Bizarre Magazine U.K.
February 2002 Who's who 2002
hotshots from NYC

In a music world of retro, rehash, pastiche, irony and post-everything, lo-slung New Yawk guitar band SOUR JAZZ are the real deal.

You want SOUR JAZZ, or The Strokes? The real deal or Disneyland? Guys from the Lower East Side or a bunch of rich kids who visit the area for photo sessions? Cheap guitars and snotty vocals or a million-dollar ad campaign?

This is a band that's unashamed to get the complete lyrics to a song out of fortune cookies from the Sunny Chinese Takeaway on Third Avenue. This is a band who shot their first video in the toilet at CBGBs, with the drummer throwing up for real due to the stench only a couple of hours into the day's filming. This is a band with a potential hit single called "I Like The City", if only we still lived at a time when anyone other than neutered, pre-packaged stage-school kids could get into the charts, or if anyone other than brain-dead nine year olds still bought singles any more. This is the band Iggy should have playing behind him. This is a band the corporate fuckwits at major labels have never even heard of.

All this, some killer tunes, and even a sense of humour.

Like the man said: "shimmy up my pole, baby, shake my castanets...".

Sour Jazz's latest, Dressed To The Left, is out now on Munster Records.

Max Decharne

Ruta 66 Spain
November 2001 CD - Dressed to the left
LP - Lost for Life

If the title of the first album, "NO VALUES", previously talked about in these pages, showcased a good amount of humor and an excellent rock record, "LOST FOR LIFE" is even more sarcastic towards Iggy Pop but remains every bit as classy as its predecessor.

Task details.
Answer the following from the Sour Jazz press excerpt above.
1. Where did the band shoot its first video?
2. Which label released Dressed To The Left?
3. According to the Ruta 66 review, what was the title of the band's first album?

Information provided.

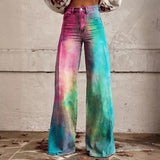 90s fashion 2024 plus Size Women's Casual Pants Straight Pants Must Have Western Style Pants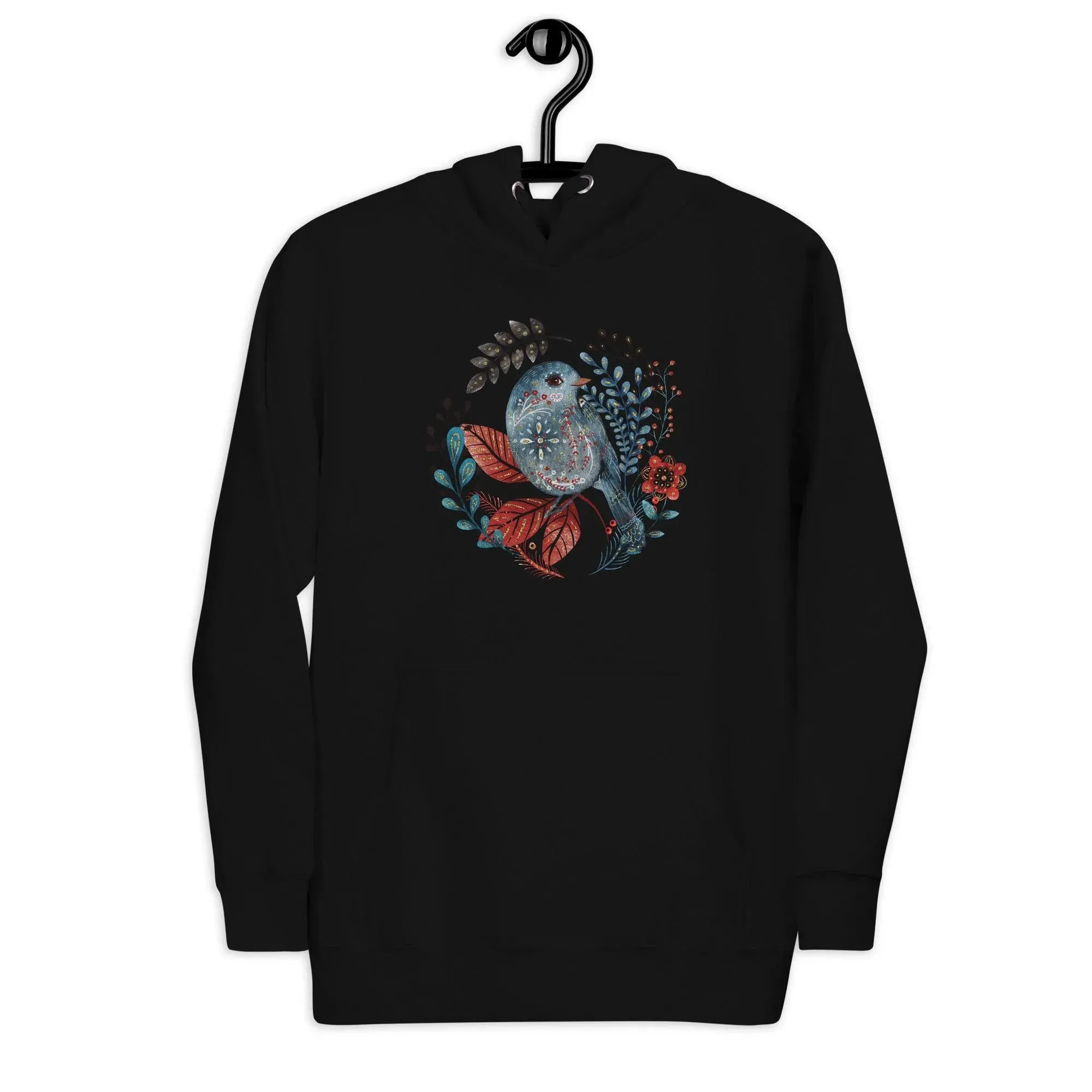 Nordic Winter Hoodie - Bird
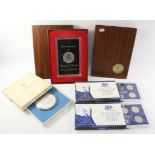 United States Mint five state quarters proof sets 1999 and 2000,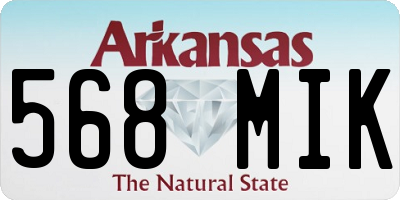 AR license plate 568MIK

Output for this task.
1. In the toilet at CBGBs.
2. Munster Records.
3. "No Values."